Tophat (v1.2.0) was used to map input reads to the reference genome [11] and identify potential splice junctions or splicing variants. Only reads with one unique match in the reference genome were used for subsequent analyses. The maximum allowed intron size was 5kb (a conservative parameter to avoid a high false discovery rate). At each potential splice junction, spanning reads were counted. Potential splice junctions were compared to annotated splice sites. To identify differential splice junctions between two groups, normalized read counts of splice junctions were required to be eight times different between resistant and susceptible groups. An unpaired t-test was performed on normalized sequence read counts. Splice junctions at P ≤ 0.05 were considered candidates junctions that were differentially regulated between resistant and susceptible groups.

Real-time RT-PCR

Real-time or quantitative RT-PCR (qPCR) was performed as previously described [17]. Briefly, the cDNA synthesis was performed using an iScript cDNA Synthesis kit (Bio-Rad, Hercules, CA, USA). Real-time RT-PCR analysis was carried out with an iQ SYBR Green Supermix kit (Biorad) using 200 nM of each amplification primer and the 1st-strand cDNA (100 ng of the input total RNA equivalents) in a 25 μL reaction volume as described. The amplification was carried out on an iCycler iQ™ Real Time PCR Detection System (BioRad) with the following profile: 95°C-60 s; 40 cycles of 94°C-15 s, 60°C-30 s, and 72°C-30 s. A melting curve analysis was performed for each primer pair. The gene encoding for phospholipase A2, group IVA (cytosolic, calcium-dependent) (PLA2G4A), which has a relatively constant expression level across all experiment samples, was used as an endogenous control. Relative gene expression data was calculated using the 2-ΔΔCT method. The fold change was normalized against the susceptible group.


EPG and worm counts

Mean weekly EPG values were 8.8 ± 1.6 (Mean ± SD) and 31.3 ± 10.4 for low-EPG (resistant) and high-EPG (susceptible) heifers, respectively (N = 3) during the 6-month grazing season (Figure 1). In accordance with the experimental design, this difference was statistically significant (P < 0.05). Although a temporal fluctuation in weekly EPG values was evident, resistant heifers shed constantly fewer parasite eggs in feces than did susceptible heifers. Over the grazing period, resistant heifers gained more weight (P < 0.05) than susceptible heifers (159.0 ± 32.8 vs 92.1 ± 20.4 lbs). Similarly, resistant heifers displayed a numerically, but not statistically, greater (P > 0.05) gain in hip height over the experiment period (Table 1). Serum pepsinogen levels between both resistant and susceptible groups were statistically indistinguishable. The mean number of total parasite worms (both O. ostertagi and C. oncophora) recovered from resistant heifers (5 200 ± 3 191) after the experimental challenge were numerically less than those of susceptible heifers (5 923 ± 3 203), but not significantly less (P > 0.05). These worm burden data were not unexpected because the population under study has never been selected for worm burdens as an indicator trait in the applied breeding program. Additionally, the worm counts were obtained from an experimental infection with a high dose of infective larvae that is not typically encountered by calves under nature exposure.

Figure 1
figure 1

Weekly mean fecal egg counts (eggs per gram, EPG or FEC) of resistant and susceptible Angus heifers grazing on infected pasture between April to October. Y-axis represents mean weekly fecal egg counts. * indicates a significant difference in EPG between resistant and susceptible groups (P < 0.05). ** P < 0.01; *** P < 0.001.

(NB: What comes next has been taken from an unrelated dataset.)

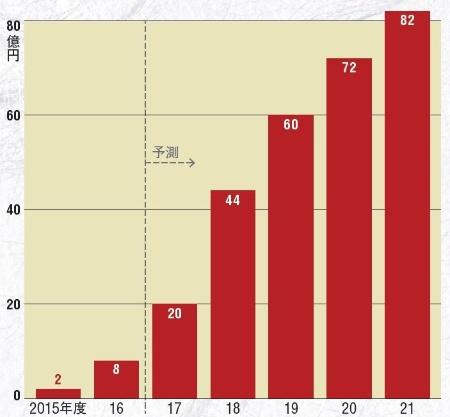 RPAの国内市場規模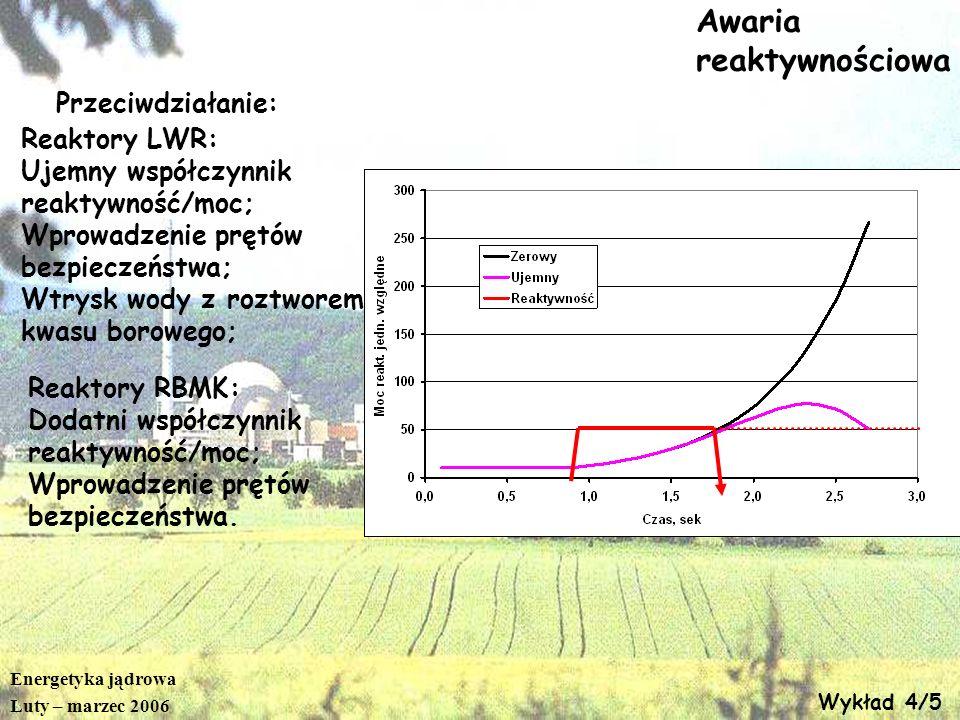 Energetyka jądrowa Luty – marzec 2006 Wykład 4/5 Awaria reaktywnościowa Przeciwdziałanie: Reaktory LWR: Ujemny współczynnik reaktywność/moc; Wprowadze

Table 1 Growth and parasitology parameters between parasite-resistant or susceptible cattle.

General characteristics of the bovine abomasal transcriptome

20 809 of the 23 633 bovine genes (88%) were uniquely mapped to the bovine genome (Bta4.0). Among these, 18 834 genes were unambiguously mapped and were used for RNA-seq analysis. 14 549 to 15 432 of the 18 834 genes had at least one copy of their transcripts expressed in the bovine abomasal transcriptome (61.6 to 65.3% of all bovine genes). 11 474 to 13 015 genes had ≥ 10 sequence hits in the bovine abomasal tissue. 13 758 genes were expressed in all bovine abomasal samples tested, probably representing the core component of the bovine abomasal transcriptome. The most abundant transcript in all 6 abomasal samples tested was a gene (Gene ID: BT14427) located on Bos taurus autosome (BTA or chromosome) 29 whose function is unknown but represents 10.38% of sequence reads in the transcriptome. The next most abundant transcripts included an unknown gene (BT10810, 2.36%), polymeric immunoglobulin receptor (PIGR, 1.60%), a gene on BTA11 (BT28533, 1.29%), complement C3 (0.73%), growth arrest-specific protein 7 (0.67%), pre-B lymphocyte protein 3 (0.60%), liver fatty acid-binding protein (0.56%), IgG Fc-binding protein (0.53%), and immunoglobulin J chain (0.49%). The 10 most abundant protein-coding genes accounted for 19.21% of all sequence reads in the bovine abomasal transcriptome.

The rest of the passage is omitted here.